What is being asked: The copy must match the data word for word and contain no pictures.

Data extract:

★ ★ ★ ★

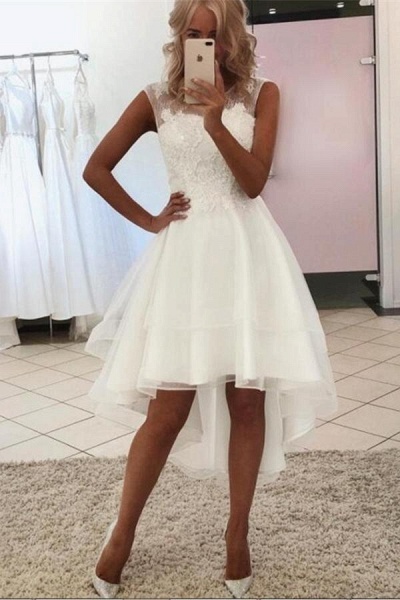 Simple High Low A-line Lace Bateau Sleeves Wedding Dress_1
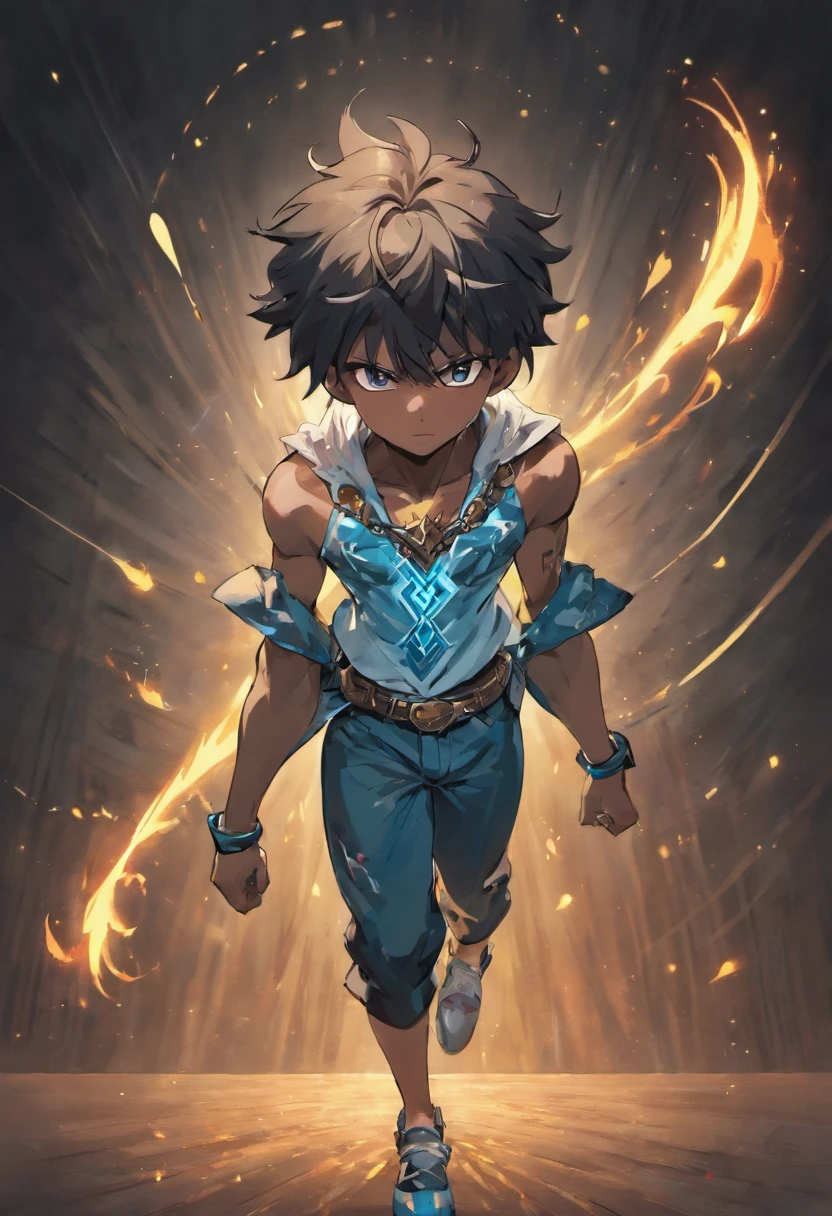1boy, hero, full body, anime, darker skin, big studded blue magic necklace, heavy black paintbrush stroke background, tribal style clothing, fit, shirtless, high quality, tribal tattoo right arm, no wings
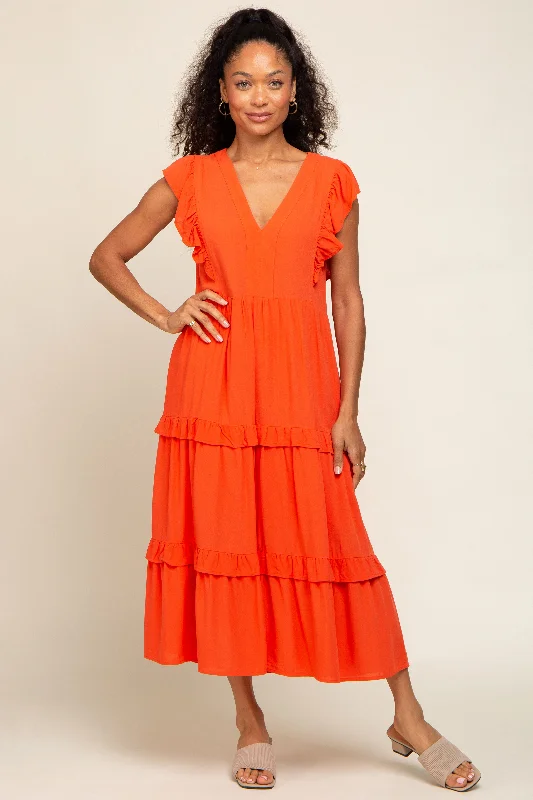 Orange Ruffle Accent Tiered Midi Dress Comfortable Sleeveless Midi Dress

★ ★ ★ ★

Answer space:
 Simple High Low A-line Lace Bateau Sleeves Wedding Dress_1
1boy, hero, full body, anime, darker skin, big studded blue magic necklace, heavy black paintbrush stroke background, tribal style clothing, fit, shirtless, high quality, tribal tattoo right arm, no wings
 Orange Ruffle Accent Tiered Midi Dress Comfortable Sleeveless Midi Dress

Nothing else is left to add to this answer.